If you are not like me, then you may have had the experience of bringing up one of many reasonable objections to normative Bayesian epistemology, and having it shot down by one of many “standard” arguments that seem wrong but not for easy-to-articulate reasons. I hope to lend some reprieve to those of you in this camp, by providing a collection of “standard” replies to these standard arguments.

I will start with the myths (and responses) that I think will require the least technical background and be most interesting to a general audience. Toward the end, I deal with some attacks on frequentist methods that I believe amount to technical claims that are demonstrably false; doing so involves more math. Also, I should note that for the sake of simplicity I’ve labeled everything that is non-Bayesian as a “frequentist” method, even though I think there’s actually a fair amount of variation among these methods, although also a fair amount of overlap (e.g. I’m throwing in statistical learning theory with minimax estimation, which certainly have a lot of overlap in ideas but were also in some sense developed by different communities).

The Myths:

  • Bayesian methods are optimal.
  • Bayesian methods are optimal except for computational considerations.
  • We can deal with computational constraints simply by making approximations to Bayes.
  • The prior isn’t a big deal because Bayesians can always share likelihood ratios.
  • Frequentist methods need to assume their model is correct, or that the data are i.i.d.
  • Frequentist methods can only deal with simple models, and make arbitrary cutoffs in model complexity (aka: “I’m Bayesian because I want to do Solomonoff induction”).
  • Frequentist methods hide their assumptions while Bayesian methods make assumptions explicit.
  • Frequentist methods are fragile, Bayesian methods are robust.
  • Frequentist methods are responsible for bad science
  • Frequentist methods are unprincipled/hacky.
  • Frequentist methods have no promising approach to computationally bounded inference.

Myth 1: Bayesian methods are optimal. Presumably when most people say this they are thinking of either Dutch-booking or the complete class theorem. Roughly what these say are the following:

Dutch-book argument: Every coherent set of beliefs can be modeled as a subjective probability distribution. (Roughly, coherent means “unable to be Dutch-booked”.)

Complete class theorem: Every non-Bayesian method is worse than some Bayesian method (in the sense of performing deterministically at least as poorly in every possible world).

+-------+

### AIM A
From the passage on Bayesian and frequentist methods, list every item under "The Myths:" that begins with the words "Frequentist methods".

+-------+

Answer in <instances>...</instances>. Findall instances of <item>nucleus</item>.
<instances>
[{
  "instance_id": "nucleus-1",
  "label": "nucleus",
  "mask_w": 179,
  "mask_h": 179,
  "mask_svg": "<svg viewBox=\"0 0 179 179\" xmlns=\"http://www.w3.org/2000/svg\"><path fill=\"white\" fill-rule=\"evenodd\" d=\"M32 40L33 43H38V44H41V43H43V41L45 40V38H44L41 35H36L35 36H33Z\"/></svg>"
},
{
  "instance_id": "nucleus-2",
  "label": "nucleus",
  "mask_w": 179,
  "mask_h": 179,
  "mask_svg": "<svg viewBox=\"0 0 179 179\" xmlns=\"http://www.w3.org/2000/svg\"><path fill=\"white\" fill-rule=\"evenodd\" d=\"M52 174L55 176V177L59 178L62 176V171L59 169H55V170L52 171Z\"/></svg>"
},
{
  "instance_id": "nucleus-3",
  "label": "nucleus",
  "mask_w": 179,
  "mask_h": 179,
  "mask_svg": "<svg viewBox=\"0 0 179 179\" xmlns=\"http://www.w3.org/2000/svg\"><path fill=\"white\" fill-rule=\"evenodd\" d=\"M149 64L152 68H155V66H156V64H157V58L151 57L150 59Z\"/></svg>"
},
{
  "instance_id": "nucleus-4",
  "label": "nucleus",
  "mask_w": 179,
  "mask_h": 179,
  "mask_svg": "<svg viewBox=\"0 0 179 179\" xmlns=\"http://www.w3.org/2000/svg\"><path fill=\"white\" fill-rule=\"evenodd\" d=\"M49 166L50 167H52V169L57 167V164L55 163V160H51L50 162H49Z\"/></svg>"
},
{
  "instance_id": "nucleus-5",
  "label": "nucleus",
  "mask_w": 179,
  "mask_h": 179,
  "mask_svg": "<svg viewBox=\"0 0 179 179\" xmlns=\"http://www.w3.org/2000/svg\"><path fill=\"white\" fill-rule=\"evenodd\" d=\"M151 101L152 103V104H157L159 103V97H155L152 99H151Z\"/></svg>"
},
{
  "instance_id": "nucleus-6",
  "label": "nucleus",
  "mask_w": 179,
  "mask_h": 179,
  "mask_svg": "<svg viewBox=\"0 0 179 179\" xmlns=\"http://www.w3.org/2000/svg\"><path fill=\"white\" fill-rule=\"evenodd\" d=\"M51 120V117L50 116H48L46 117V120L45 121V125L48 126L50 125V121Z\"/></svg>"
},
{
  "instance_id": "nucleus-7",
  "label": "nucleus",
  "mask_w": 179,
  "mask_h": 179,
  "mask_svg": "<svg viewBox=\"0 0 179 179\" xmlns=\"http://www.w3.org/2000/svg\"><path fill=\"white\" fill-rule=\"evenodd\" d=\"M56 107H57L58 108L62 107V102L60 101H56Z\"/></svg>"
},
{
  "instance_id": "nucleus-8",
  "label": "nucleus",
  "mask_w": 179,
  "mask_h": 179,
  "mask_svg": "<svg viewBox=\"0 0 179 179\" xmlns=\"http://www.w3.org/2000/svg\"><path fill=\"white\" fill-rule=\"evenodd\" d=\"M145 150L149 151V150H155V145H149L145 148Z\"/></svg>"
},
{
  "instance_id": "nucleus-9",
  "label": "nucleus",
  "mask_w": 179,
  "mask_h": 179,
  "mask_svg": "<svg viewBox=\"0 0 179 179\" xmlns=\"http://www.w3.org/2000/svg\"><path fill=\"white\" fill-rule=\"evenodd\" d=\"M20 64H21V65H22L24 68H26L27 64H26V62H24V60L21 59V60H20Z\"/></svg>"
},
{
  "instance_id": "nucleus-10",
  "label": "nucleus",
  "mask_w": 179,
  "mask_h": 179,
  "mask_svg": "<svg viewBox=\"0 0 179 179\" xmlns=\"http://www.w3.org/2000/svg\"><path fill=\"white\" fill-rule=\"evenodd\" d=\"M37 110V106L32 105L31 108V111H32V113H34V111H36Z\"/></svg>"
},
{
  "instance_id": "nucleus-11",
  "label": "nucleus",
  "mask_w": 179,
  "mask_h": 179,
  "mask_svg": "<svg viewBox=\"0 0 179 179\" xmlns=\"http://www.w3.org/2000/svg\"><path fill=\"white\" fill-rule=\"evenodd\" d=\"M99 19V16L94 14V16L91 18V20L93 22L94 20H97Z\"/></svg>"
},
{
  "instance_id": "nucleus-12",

+-------+

### AIM B
Gather every line of the entries that contains the string "instances".

### COMPLETE RESPONSE A
- Frequentist methods need to assume their model is correct, or that the data are i.i.d.
- Frequentist methods can only deal with simple models, and make arbitrary cutoffs in model complexity (aka: "I'm Bayesian because I want to do Solomonoff induction").
- Frequentist methods hide their assumptions while Bayesian methods make assumptions explicit.
- Frequentist methods are fragile, Bayesian methods are robust.
- Frequentist methods are responsible for bad science
- Frequentist methods are unprincipled/hacky.
- Frequentist methods have no promising approach to computationally bounded inference.

### COMPLETE RESPONSE B
Answer in <instances>...</instances>. Findall instances of <item>nucleus</item>.
<instances>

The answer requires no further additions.